To expand on this, the speed of traditional ray-tracing is dependent on screen resolution by a linear factor (increase render width by two, work needed increased by two) by definition and the relationship to scene complexity depends on the underlying acceleration structure used to make collision tests faster. Existing algorithms (octrees, kd-trees, BVH's) have brought down this cost to O(log(n)) in the number of primitives in the scene, and that's the best you can do in the general case. Thought you also have to take into account how efficient it is to *create* the acceleration structure, which is often not a concern for static scenes provided it is reasonable, but is a problem when you have dynamic objects.
The key to fast ray-tracing is using a very fast method for determining the "which piece of geometry does this ray collide with" question.
The above quote is assuming that your ray-collision algorithm is not all all affected by the amount of objects in the scene or visible to the camera (that is to say, collision has O(1) complexity with regards to scene size). This is usually not the case, although the snake-oil salesmen at "Unlimited Detail" do make such a claim.
Compare this to rasterization, which is O(1) with respect to scene size, because rasterization is done in normalized coordinates and can be interpolated while preserving correctness (the reason higher resolutions are more expensive is not really rasterization but pixel shading, i.e. drawing all the pixels), and O(n) in scene complexity, as each triangle fed to the pipeline has to be rasterized somehow before it can be culled by falling off-screen, which isn't great. But on the plus side, you don't need any kind of preprocessing for rasterization, you just feed all the triangles, in any order, and it just works.
Using your heightfield approach, the same complexity issue arises: the more accurate the heightfield, the more "ray-marching steps" you'll need to do to actually reach that accuracy - and that's about a log(n) relationship if you use proper bisection to converge on the intersection point (but I feel your method is not foolproof and generates artifacts when the heightfield is not well-behaved).
Also, with regard to "Unlimited Detail" claims, let me just make it clear right here: it is impossible (unless you feel like contradicting information theory) to render a general scene, be it voxels, triangles, or atoms, in O(1) time with respect to the number of voxels, triangles, or atoms.

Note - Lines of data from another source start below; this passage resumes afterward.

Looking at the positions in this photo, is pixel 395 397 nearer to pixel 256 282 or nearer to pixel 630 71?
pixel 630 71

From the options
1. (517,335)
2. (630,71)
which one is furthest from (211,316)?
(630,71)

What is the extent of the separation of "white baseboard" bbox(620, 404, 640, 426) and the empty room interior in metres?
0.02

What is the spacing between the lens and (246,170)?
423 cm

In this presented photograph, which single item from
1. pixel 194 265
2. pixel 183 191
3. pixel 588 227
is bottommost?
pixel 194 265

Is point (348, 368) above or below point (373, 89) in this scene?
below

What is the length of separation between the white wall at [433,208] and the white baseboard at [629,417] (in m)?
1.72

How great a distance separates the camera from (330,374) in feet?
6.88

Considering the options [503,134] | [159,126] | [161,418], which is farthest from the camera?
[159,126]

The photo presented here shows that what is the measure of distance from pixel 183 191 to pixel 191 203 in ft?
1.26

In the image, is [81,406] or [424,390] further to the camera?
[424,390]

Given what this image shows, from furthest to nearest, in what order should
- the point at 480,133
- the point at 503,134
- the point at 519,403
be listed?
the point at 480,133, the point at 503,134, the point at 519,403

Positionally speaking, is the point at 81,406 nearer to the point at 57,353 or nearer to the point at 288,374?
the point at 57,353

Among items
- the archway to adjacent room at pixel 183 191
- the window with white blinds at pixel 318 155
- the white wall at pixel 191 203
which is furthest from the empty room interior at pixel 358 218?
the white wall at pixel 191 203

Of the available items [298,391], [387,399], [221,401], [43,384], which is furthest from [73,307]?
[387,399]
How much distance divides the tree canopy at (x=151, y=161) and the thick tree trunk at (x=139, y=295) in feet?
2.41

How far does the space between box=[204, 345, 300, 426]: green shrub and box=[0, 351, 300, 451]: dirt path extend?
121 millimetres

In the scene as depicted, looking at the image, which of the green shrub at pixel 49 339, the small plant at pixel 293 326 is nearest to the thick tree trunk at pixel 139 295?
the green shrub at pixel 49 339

The absolute best you can do is O(log(n)), and it can be proven. Even if UD can pull it off with some very specific scene (perhaps using instancing, as they seem to love doing), it cannot be done in the general case.
You can look it up on Youtube - you'll see videos of people rendering so-called "billions" of triangles in realtime, then you're realize it's just the same model instanced dozens of times in every dimension. Try that with different models, and surprise! It doesn't work anymore.